When you’re on the hunt for knife history, don’t discount books that aren’t explicitly about knives. A book about silversmithing contained another clue about Lincoln’s fruit knife.

But it was the “M” hallmark for the year of make that intrigues Karsten. He said the capital letter or uppercase “M” meant the-knife was made-either from 1855-56 or from 1879-1880. If it were made between 1879 and 1880, then the knife could not have been Lincoln’s since he was assassinated in 1865.

Moreover, Karsten said, Cowlishaw made his last knife around 1920, which indicates if he made a knife in the mid-1850s, his knifemaking career spanned six-and-a-half decades. If that’s true, it’s a remarkable record for working longevity at that point in history.

Some checking by Karsten in The Book of Old Silver: English, American, Foreign by Seymour B. Wyler revealed that Cowlishaw was admitted as a maker of silver folding fruit knives to the Sheffield Assay Office in 1854. So he could have made the knife in 1855-56.

However, Karsten said the “M markings on the knives made in 1855-56 are thinner than those made in 1879-80.”

“If I had to make a choice I would say the shape of the ‘M’ indicates the knife was made in 1879-80,” he said, but he could not be positive and would not discount that the knife could have been Lincoln’s on that basis.

Mistakes Don’t Necessarily Discredit Lincoln’s Fruit Knife

Learn more about knife history in this collection of BLADE back issues, dating back to 1973.

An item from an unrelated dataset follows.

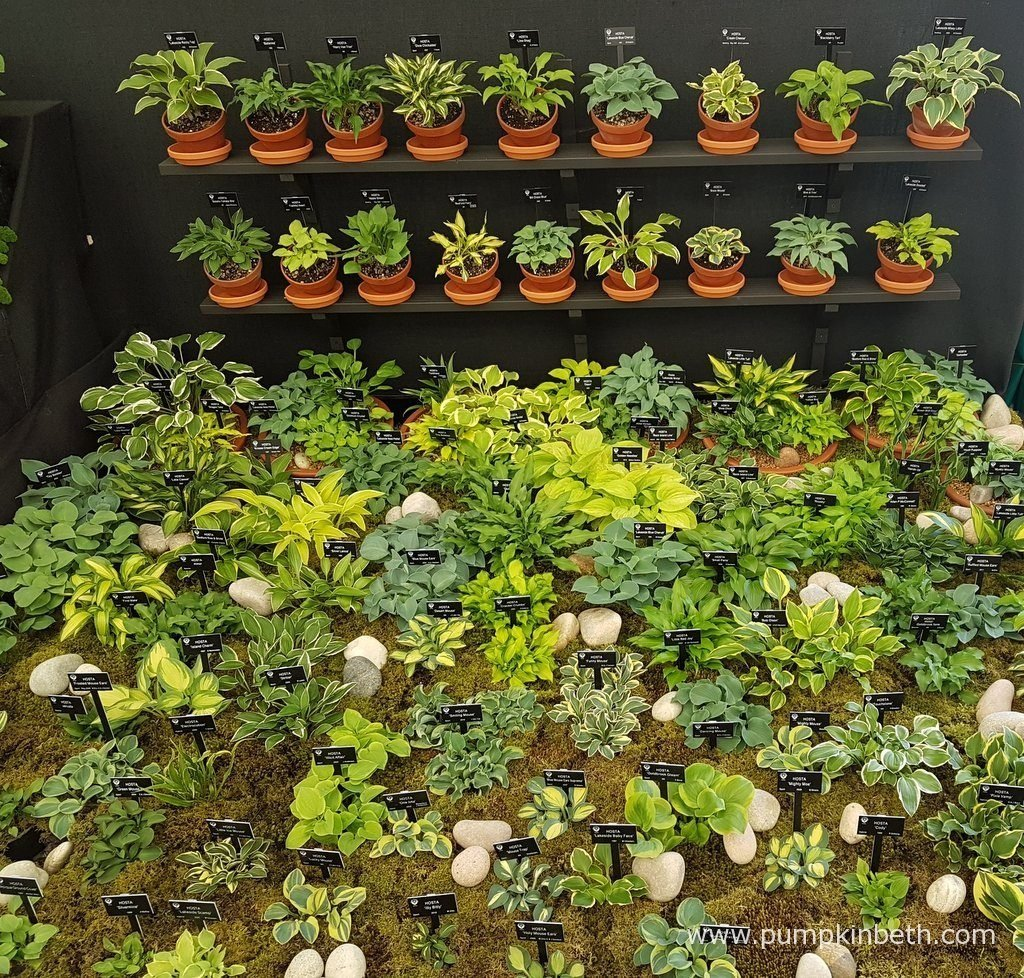 Hogarth Hostas At Chelsea And Hampton Court Palace Flower Shows 2016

Next came a question about the order the hallmarks appear in on the blade.

Quoting from Wyler’s book, Karsten said on almost all fruit knives made from 1844-1921 the crown is the first hallmark to appear at the left. On the Lincoln blade the queen’s profile appears first at the left. However, Karsten said there is a picture of a Cowlishaw knife made in 1855 with the hallmarks in the same order in Karsten’s book.

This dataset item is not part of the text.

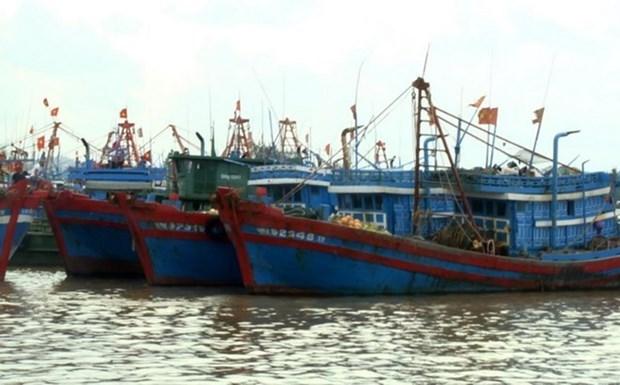 越南与中国举行海上低敏感领域合作专家工作组第十一轮磋商 hinh anh 1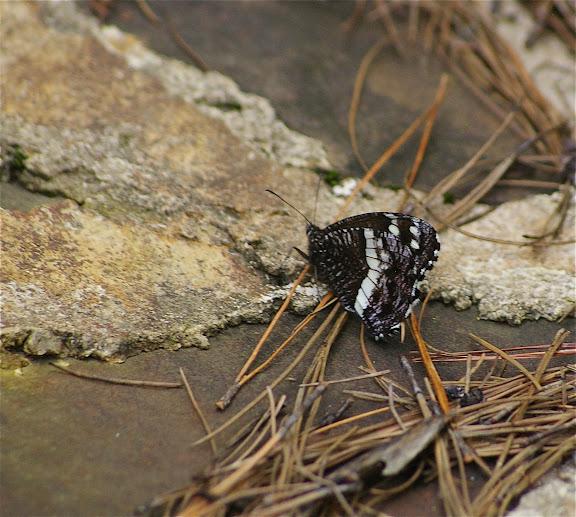 Aulocera brahminoides MOORE 1896. Yulong (3250 m), au Nord de LIjiang (Yunnan), 17 août 2010. Photo : J.-M. Gayman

Moreover, he said mistakes in the application of hallmarks were made and the Lincoln knife may be an example.

“They did make boo-boos,” he noted. “I’ve found several of them. They’re not normal but the mistakes don’t discount the knife’s authenticity, either.”

Simon Moore, a leading English authority on fruit knives, agreed with Karsten’s assessment.

“We do often get mistakes like that. There might be a whole batch of blades with marks jumbled up higgledy-piggledy,” he said. “They might go stamping away before they’d realized their mistake but by then they might’ve run off quite a few blades that way.”

As for the shield style and the engraved blade, Karsten said he had seen examples of neither on other Cowlishaw knives. Concerning the “A. Lincoln” engraved on the shield, Karsten said it was probably done some time after the knife was made. He said if the knife were made especially for Lincoln by Cowlishaw, Cowlishaw may have engraved the name on the shield later.

The Verdict for Lincoln’s Fruit Knife

Dr. William Rosenthal, a leading fruit knife authority who donated a huge collection of fruit knives to the National Knife Museum, said the shield was probably engraved after the knife came to America.
“The fancy shape of the handle, the engraved bolster, these sort of things say to me Cowlishaw well could have made the knife,” Karsten noted. “And the knife very well could have been Lincoln’s.”